From genetic variation to biotic interactions: towards a multi-scale approach for Species Dsitribution Modelling
Summary
Biological communities are being affected by anthropogenic driven climate change. One of these effects is a change in the geographical range of species, where species occur in a certain area. Although species occur in a certain geographical range, often they can potentially occur in other areas as well, based on their environmental niche. Species distribution modelling (SDM) is a method of predicting this full possible geographical range. SDM looks at the occurrence of species in a certain area and at the environmental conditions in that area. Based on whether the species does or does not occur for certain values of environmental variables, a prediction is made of the full geographical range.
Unfortunately, multiple issues still exist in SDM. For example, SDM does not explicitly consider any variation among individuals or populations. Additionally, the geographical range of a species can also be affected by biotic interactions with other species, which is not considered in regular SDM either. In order to solve these issues, some extension of SDMs have been made; genetically-informed models (GIMs) and community distribution models (CDMs).

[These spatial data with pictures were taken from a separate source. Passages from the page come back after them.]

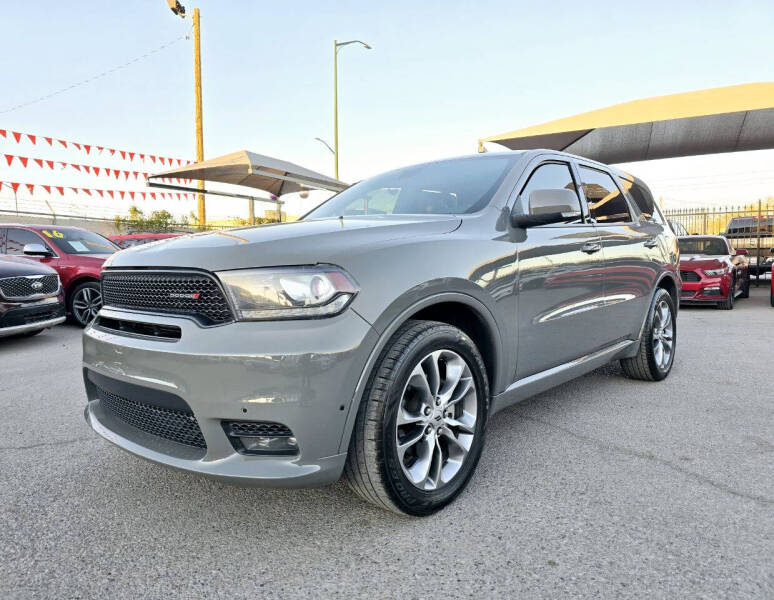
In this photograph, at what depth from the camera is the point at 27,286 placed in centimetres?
616

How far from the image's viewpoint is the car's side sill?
2613 mm

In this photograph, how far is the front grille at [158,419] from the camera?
76.2 inches

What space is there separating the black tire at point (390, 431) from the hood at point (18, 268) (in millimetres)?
5821

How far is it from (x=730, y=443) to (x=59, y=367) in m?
5.47

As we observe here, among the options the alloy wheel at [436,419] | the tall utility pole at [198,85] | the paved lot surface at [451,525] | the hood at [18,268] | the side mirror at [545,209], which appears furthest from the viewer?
the tall utility pole at [198,85]

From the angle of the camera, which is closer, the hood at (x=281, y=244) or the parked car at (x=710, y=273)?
the hood at (x=281, y=244)

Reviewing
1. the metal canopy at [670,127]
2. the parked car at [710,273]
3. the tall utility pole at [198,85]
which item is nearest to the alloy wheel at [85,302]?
the metal canopy at [670,127]

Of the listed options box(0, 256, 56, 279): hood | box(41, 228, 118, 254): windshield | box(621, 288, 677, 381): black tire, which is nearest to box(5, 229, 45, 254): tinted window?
box(41, 228, 118, 254): windshield

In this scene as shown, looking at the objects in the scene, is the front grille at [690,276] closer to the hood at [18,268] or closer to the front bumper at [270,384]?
the front bumper at [270,384]

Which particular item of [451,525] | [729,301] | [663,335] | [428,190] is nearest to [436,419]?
[451,525]

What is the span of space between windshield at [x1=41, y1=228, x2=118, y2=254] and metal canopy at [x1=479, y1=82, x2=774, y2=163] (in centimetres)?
742

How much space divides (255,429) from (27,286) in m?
5.73

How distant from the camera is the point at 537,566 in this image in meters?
1.82

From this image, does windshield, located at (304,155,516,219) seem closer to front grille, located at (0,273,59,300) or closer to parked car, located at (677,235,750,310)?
front grille, located at (0,273,59,300)
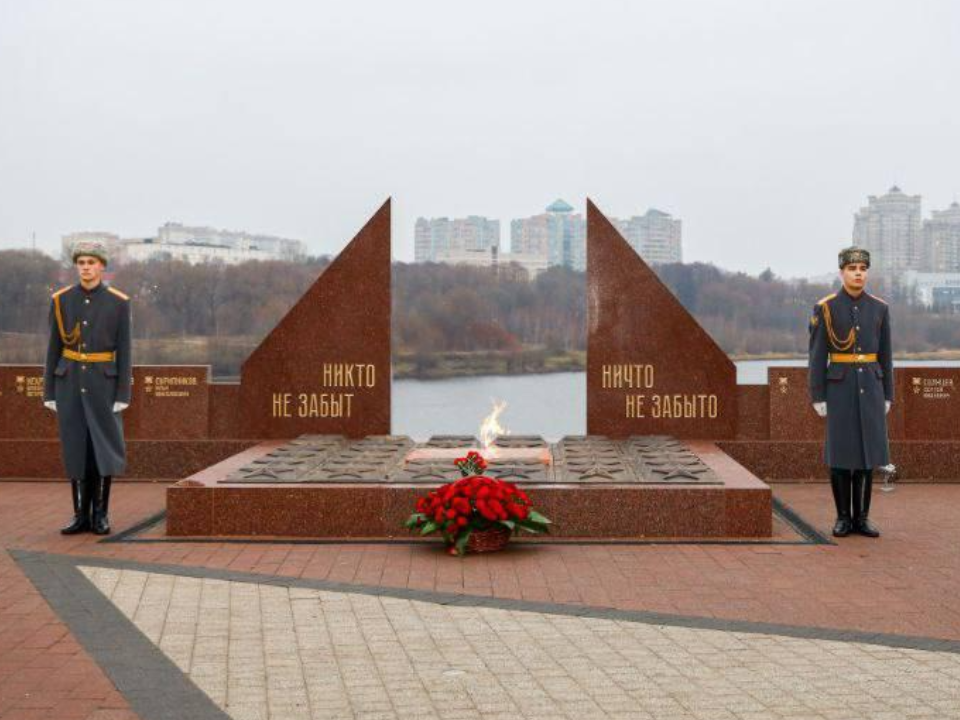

GIMs are models that explicitly consider genetic variation among populations or individuals of a species. This allows for the consideration of local adaptation in populations. Local adaptation is the concept that populations of a species are adapted to the environmental conditions in their specific location, leading to a higher fitness. Multiple methods for GIMs exits, the most promising of which is a method where genetic clusters are defined. By looking at the genetic data of individuals, clusters of individuals who are genetically similar can be made, on which SDM will be performed. These clusters have been seen to coincide with locally adapted populations of a species. Additionally, studies using this method have shown an improved accuracy of predictions, compared to regular SDMs.
CDMs are models that consider multiple species at once. Due to biotic interactions, the distribution of species can be affected by other species and the consideration of multiple species can thus account for these effects. Some earlier methods applied SDM to each species independently after which the results would be combined, a so-called 'predict first, assemble later' approach. However, this assumes that all species exist independently and these methods have shown to be outperformed by other methods of CDMs. These other methods often make use of an 'assemble-and-predict-together' approach. For these methods, co-occurrence of species is considered, based on which biotic interactions can be inferred. Especially, HMSC, which is a type of 'assemble-and-predict-together' approach, can provide an important step towards accurately incorporating multiple species in SDM.
For the future, it could be promising if the method of creating genetic clusters from GIMs could be combined with the 'assemble-and-predict-together' approaches from CDMs. This way, multiple clusters from multiple species could be considered at the same time. This would provide a multi-scale approach, incorporating information on both genetic level as well as community level. Future research testing such a method, could prove its functionality.